Tolson, who had been a school board member since 2002, said he has wanted to be off the board for a while now owing to personal reasons.
“I’ve enjoyed being on the school board since Casey was in second grade,” Tolson said about his involvement.
Since his son Casey has graduated, Tolson said it’s time for someone else to step up.
According to the State Department of Education, the board will appoint someone to fill Tolson’s remaining two-year term until the 2018 election.
Randy Etheridge of Engelhard, who was elected board chair at the June 12 meeting, said about the vacancy that after Dr. Randolph Latimore, school superintendent, gets back from vacation next week, they will confer with the district’s attorney about some criteria for the position and then get the word out.
Anyone who is interested in filling the term is asked to contact Etheridge at 252-542-0203.
In an interview, Etheridge, who is in his second term as a school board member, said he feels it’s a great honor to serve the children of Hyde County.
The county, which includes Ocracoke and the mainland, has two schools: Ocracoke School and the Mattamuskeet campus in Swan Quarter.
Ocracoke School is kindergarten to grade 12 and also has some online college courses. The Mattamuskeet campus includes kindergarten, high school and has an early college high school option in conjunction with Beaufort County Community College.

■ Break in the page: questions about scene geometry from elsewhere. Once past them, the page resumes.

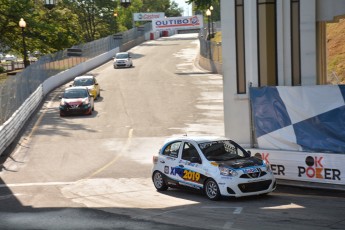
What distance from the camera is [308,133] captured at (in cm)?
1930

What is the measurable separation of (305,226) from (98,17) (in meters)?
99.2

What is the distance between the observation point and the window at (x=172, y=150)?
1929 cm

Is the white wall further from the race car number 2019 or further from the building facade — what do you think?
the race car number 2019

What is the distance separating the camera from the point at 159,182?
781 inches

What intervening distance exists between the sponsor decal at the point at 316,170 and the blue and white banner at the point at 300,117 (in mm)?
346

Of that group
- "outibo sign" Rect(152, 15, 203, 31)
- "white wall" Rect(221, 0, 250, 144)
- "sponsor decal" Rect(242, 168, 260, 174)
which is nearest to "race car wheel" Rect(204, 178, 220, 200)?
"sponsor decal" Rect(242, 168, 260, 174)

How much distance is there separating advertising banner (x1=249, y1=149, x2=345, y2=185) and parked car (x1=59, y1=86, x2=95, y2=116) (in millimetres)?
20214

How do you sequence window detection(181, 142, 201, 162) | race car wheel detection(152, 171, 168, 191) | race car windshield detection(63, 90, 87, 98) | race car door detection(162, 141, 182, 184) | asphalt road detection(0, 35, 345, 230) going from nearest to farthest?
asphalt road detection(0, 35, 345, 230), window detection(181, 142, 201, 162), race car door detection(162, 141, 182, 184), race car wheel detection(152, 171, 168, 191), race car windshield detection(63, 90, 87, 98)

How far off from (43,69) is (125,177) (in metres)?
28.1

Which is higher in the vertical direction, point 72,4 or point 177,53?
point 72,4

With early college, students go to five years of high school and graduate with an associate’s degree
“I want to make our schools the best we possibly can,” Etheridge continued. “That’s the goal. Everything else will fall in place if we take care of the children.”

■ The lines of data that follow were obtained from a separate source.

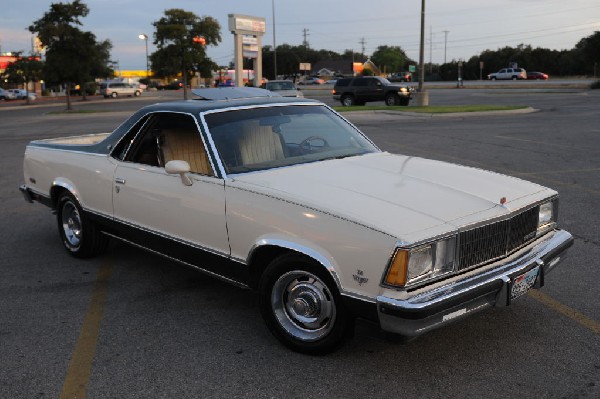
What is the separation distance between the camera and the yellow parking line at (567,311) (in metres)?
4.04

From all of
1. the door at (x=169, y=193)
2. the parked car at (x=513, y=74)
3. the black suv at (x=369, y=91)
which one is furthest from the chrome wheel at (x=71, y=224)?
the parked car at (x=513, y=74)

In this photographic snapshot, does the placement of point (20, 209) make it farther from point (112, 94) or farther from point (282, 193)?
point (112, 94)

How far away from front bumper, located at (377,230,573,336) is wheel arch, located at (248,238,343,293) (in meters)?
0.37

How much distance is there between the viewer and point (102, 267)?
5625mm

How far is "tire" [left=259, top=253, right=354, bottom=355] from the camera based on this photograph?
3.45 m

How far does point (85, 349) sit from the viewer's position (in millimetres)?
3844

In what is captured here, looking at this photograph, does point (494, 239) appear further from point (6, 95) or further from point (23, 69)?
point (6, 95)

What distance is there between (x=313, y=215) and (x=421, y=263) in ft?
2.19

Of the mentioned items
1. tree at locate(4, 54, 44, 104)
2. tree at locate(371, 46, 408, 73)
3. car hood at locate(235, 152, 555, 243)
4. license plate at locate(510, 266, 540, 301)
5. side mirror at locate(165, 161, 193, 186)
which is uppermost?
tree at locate(371, 46, 408, 73)

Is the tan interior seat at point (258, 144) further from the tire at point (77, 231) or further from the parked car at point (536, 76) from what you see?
the parked car at point (536, 76)

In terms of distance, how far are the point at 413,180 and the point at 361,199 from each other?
2.11ft

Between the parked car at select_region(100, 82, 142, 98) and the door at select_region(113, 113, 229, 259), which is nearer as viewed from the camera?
the door at select_region(113, 113, 229, 259)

As the owner of Etheridge Oil and Gas in Engelhard and the parent of two boys, ages 3 and 6, Etheridge said he is invested in the school system.
He noted that the closeness of the Ocracoke community is a major factor of students’ success. (See story here about the 2016 Ocracoke School graduates receiving more than $400,000 in higher education scholarships.)
“The involvement in the school by the Ocracoke community impacts how well the school works,” he said. “There are so many positives with that interaction. It speaks volumes about what kids can do with the support of parents.”
Whereas everything in the island village is about three minutes away, some of the kids on the mainland have an hour’s ride to school, Etheridge said.
Community support builds children’s’ confidence—a major factor of success.
“Confidence energizes kids,” he said. “With confidence, a kid can go to the next level.”
He said he wants to make sure residents get the correct information about all things in the school district and welcomes questions any time.